* TASK DESCRIPTION: Every entry must be set down exactly in the answer; no pictures should appear.

[RECORD EXCERPTS Boundary: Start]

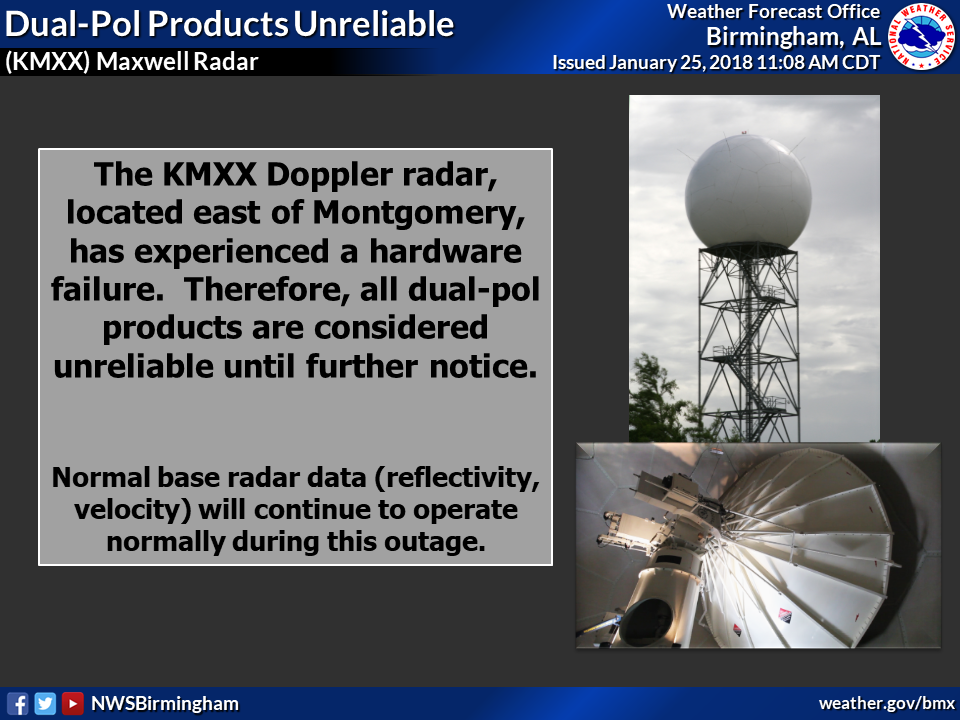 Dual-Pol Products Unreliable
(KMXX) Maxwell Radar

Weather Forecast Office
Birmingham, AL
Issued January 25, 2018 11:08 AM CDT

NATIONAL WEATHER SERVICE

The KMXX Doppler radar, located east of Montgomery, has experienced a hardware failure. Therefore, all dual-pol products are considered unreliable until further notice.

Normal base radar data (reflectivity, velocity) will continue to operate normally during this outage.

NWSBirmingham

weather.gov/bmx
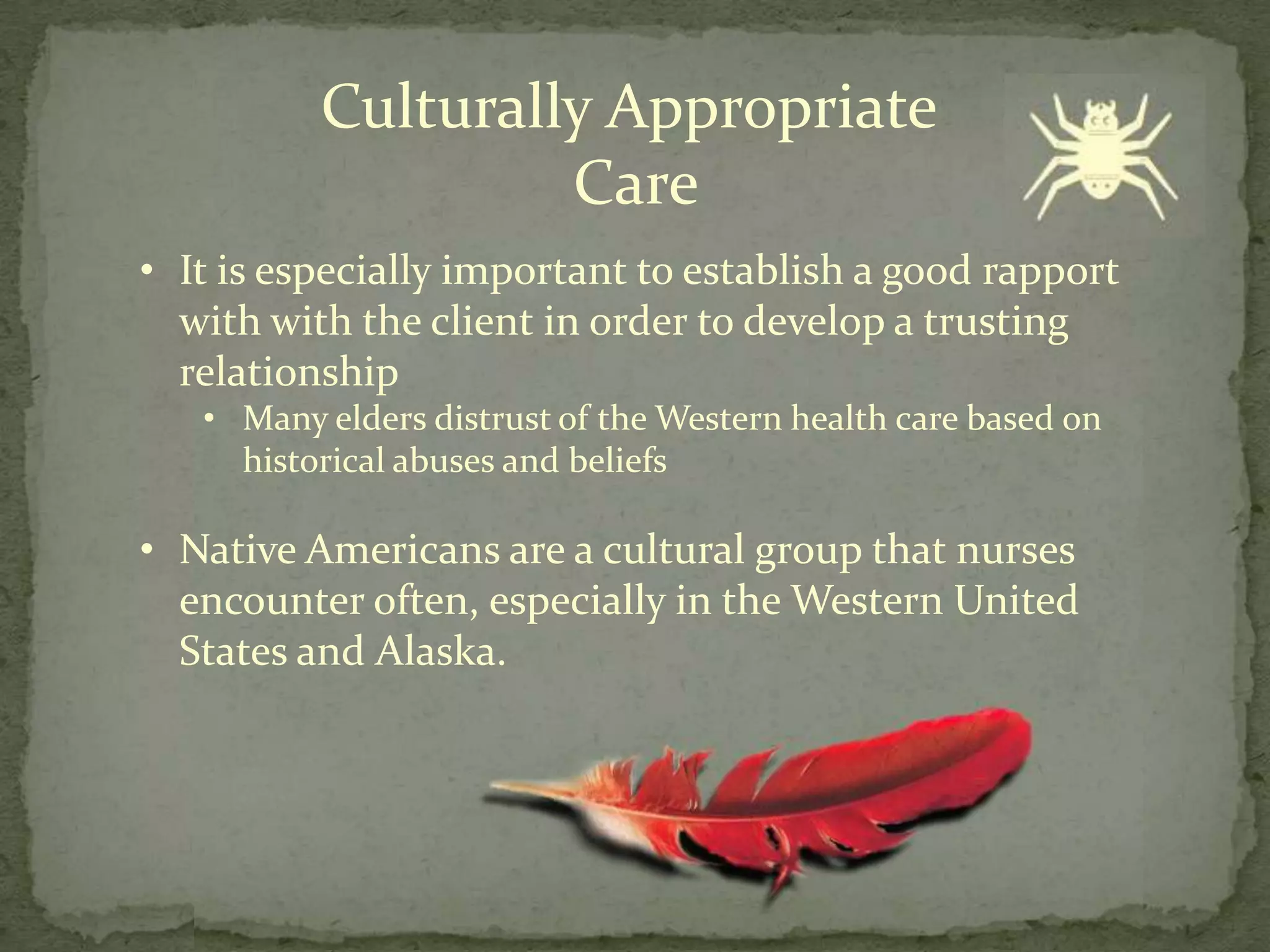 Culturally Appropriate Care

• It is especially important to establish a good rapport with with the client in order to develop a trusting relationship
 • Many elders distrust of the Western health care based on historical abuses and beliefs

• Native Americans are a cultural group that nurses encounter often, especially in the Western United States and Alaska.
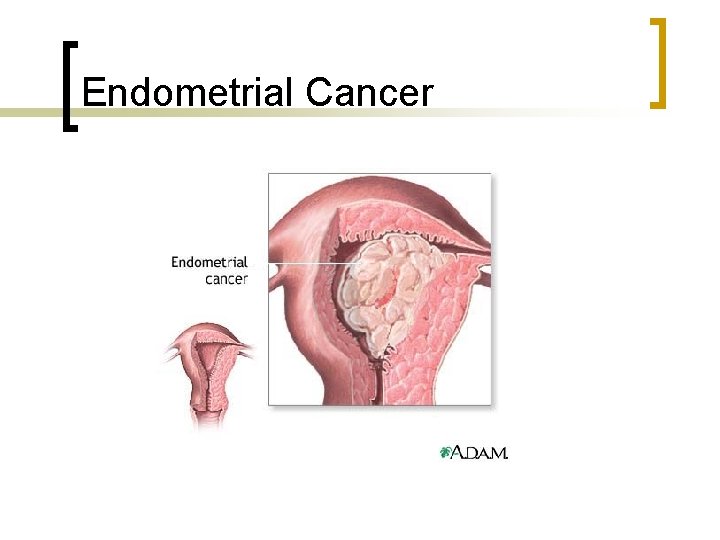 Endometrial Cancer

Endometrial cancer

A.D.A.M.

[RECORD EXCERPTS Boundary: End]

* FINAL ANSWER:
 Dual-Pol Products Unreliable
(KMXX) Maxwell Radar

Weather Forecast Office
Birmingham, AL
Issued January 25, 2018 11:08 AM CDT

NATIONAL WEATHER SERVICE

The KMXX Doppler radar, located east of Montgomery, has experienced a hardware failure. Therefore, all dual-pol products are considered unreliable until further notice.

Normal base radar data (reflectivity, velocity) will continue to operate normally during this outage.

NWSBirmingham

weather.gov/bmx
 Culturally Appropriate Care

• It is especially important to establish a good rapport with with the client in order to develop a trusting relationship
 • Many elders distrust of the Western health care based on historical abuses and beliefs

• Native Americans are a cultural group that nurses encounter often, especially in the Western United States and Alaska.
 Endometrial Cancer

Endometrial cancer

A.D.A.M.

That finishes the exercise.